IMPORTING USGS 3-ARC SECOND DTED INTO AN ARC LATTICE

This module will describe the relatively simple task of importing 3-arc second Digital Terrain Elevation Data (DTED) into an ARC Lattice.

The U.S. Geological Survey has developed a program to make available through the information super highway, digital data of various forms. One such data set is the entire collection of 3-arc second DTED data covering the 50 states. This data is available through the EROS data center. Click here if you want to go to the site containing this data.

These files are named according to the standard USGS 1:250,000 scale quadrangles. To find the file that you want, just find the quadrangle name on any 1:250k quadrangle index. The DTED data covers a 1 degree of longitude by 1 degree of latitude area and therefore one file covers 1/2 of a 1:250k quad. Each half quad is appended with a "-e" or a "-w" to identify east or west half.

This is an example for the Salt Lake City 1:250k quadrangle:

salt_lake_city-e.gz

- East half of the Salt Lake City Quad.

salt_lake_city-w.gz

- West half of the Salt Lake City Quad.

The ".gz" extension means that this file is compressed.

We downloaded the salt_lake_city-e.gz and salt_lake_city-w.gz files using the Mosaic interface. We could also have downloaded it by using standard FTP.

To uncompress these files we used the "gunzip" utility:

gunzip salt_lake_city-e.gz

This made the file salt_lake_city-e.

According to the EROS Data Center people, these files do NOT contain record delimeters. Once we download and decompressed the files we added delimeters using the following UNIX command:


dd if=salt_lake_city-e of=salt_lake_city-edd ibs=4096 cbs=1024 conv=unblock

dd is the command

if is the input file

of is the output file

ibs is the input block size in bytes

cbs is the output block size in bytes

conv=unblock Converts fixed length ASCII records to new-line terminated records.


The standard record size for USGS DTED data is 1024. However, these files are not delimeted at every 1024 bytes. If you don't add the delimeters at every 1024 bytes, the DEMLATTICE command in ARC will fail.
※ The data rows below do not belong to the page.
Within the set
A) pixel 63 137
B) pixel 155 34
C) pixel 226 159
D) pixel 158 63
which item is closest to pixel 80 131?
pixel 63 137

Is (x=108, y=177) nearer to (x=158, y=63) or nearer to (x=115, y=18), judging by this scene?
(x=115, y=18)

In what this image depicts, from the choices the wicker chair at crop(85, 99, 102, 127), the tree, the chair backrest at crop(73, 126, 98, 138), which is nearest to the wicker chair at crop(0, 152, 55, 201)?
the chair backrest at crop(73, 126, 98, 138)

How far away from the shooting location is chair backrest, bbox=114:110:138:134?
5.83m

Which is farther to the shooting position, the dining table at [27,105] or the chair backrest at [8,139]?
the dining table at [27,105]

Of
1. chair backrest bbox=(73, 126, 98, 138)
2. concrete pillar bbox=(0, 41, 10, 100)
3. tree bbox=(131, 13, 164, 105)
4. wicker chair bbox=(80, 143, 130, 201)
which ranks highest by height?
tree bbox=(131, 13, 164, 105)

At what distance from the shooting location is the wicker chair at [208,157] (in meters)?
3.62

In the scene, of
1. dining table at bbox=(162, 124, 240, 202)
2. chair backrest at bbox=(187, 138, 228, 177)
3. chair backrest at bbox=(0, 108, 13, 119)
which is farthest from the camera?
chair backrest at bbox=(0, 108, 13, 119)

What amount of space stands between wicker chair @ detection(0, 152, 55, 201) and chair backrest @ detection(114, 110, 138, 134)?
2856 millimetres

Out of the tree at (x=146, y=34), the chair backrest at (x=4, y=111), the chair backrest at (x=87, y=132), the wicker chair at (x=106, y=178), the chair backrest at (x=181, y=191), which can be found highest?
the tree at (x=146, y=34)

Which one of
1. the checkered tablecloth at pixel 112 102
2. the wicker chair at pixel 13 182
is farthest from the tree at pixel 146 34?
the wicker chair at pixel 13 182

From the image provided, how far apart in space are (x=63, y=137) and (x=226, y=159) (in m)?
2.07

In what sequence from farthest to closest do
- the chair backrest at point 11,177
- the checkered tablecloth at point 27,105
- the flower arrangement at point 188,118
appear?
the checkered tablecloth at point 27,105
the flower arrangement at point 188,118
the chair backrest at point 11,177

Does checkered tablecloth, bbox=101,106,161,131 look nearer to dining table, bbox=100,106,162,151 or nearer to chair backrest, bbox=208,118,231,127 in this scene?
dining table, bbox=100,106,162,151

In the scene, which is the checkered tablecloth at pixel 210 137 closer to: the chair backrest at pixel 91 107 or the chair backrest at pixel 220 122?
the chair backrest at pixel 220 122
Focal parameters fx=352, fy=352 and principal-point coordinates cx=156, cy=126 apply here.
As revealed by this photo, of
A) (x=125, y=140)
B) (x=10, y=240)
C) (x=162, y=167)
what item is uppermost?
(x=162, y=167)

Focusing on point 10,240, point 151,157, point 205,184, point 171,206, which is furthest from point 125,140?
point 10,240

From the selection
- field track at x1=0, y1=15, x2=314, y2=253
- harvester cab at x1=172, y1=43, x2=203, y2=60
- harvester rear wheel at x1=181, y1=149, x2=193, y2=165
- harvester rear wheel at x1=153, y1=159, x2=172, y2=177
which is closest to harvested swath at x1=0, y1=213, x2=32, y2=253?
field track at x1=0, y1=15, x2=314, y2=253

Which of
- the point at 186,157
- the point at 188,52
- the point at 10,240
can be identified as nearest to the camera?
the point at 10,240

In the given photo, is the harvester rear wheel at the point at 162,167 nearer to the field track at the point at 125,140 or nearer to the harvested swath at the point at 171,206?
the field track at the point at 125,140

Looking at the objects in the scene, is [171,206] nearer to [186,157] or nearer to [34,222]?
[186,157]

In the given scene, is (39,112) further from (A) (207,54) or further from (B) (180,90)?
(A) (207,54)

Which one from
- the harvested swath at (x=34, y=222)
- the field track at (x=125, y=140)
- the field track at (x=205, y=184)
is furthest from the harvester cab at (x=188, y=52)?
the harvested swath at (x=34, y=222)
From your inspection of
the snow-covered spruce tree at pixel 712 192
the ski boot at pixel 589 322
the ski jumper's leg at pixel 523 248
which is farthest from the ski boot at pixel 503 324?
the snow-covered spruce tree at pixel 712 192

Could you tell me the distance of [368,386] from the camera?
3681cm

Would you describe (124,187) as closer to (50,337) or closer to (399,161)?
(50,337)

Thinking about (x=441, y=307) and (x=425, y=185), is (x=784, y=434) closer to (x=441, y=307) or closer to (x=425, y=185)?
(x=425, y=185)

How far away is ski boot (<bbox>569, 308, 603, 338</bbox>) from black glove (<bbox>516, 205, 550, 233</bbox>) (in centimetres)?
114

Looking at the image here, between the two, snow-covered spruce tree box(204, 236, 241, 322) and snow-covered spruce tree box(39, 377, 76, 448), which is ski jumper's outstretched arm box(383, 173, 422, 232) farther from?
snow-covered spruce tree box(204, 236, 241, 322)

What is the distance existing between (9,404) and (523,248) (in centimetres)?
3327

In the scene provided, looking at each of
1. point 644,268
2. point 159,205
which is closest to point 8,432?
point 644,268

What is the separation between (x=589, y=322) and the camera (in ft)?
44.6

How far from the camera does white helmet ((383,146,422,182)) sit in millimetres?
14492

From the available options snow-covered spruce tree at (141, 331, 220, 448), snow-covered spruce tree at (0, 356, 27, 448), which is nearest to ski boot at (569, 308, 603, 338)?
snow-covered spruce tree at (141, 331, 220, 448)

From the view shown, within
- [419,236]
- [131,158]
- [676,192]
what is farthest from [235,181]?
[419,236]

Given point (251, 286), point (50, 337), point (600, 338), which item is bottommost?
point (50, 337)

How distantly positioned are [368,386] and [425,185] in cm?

In ARC we used the DEMLATTICE command to convert the ASCII DTED data called salt_lake_city-edd to a lattice. BE CAREFUL, ARC will not recognize grid files with long names. To get around this we had to come up with a shorter name for the output grid. The following is an example of how to use DEMLATTICE:

Arc: demlattice

Usage: DEMLATTICE [in_dem] [out_lattice] {USGS | TAME} {z_factor}

Arc:

Arc: DEMLATTICE salt_lake_city-edd SLC-E

In this example we changed the output file name to SLC-E to make it shorter.

If the conversion worked, we should have a grid file in ARC format.

ARC imports these files as floating point values. That is, each elevation value is stored as a real number and not as an integer. Since the data are originally stored as integers, having them as real numbers is not necessary and takes up valuable space.

To convert all values to integers and therefore reduce the storage requirements and processing speed, we used the GRID comand called INT. This is how to use INT.

Grid: outputgrid = INT(inputgrid)

so

Grid: SLC-E-int = INT(SLC-E)

Once out of Grid, we killed the original SLC-E grid and copied the new SLC-E-int file to SLC-E. SLC-E-int was killed.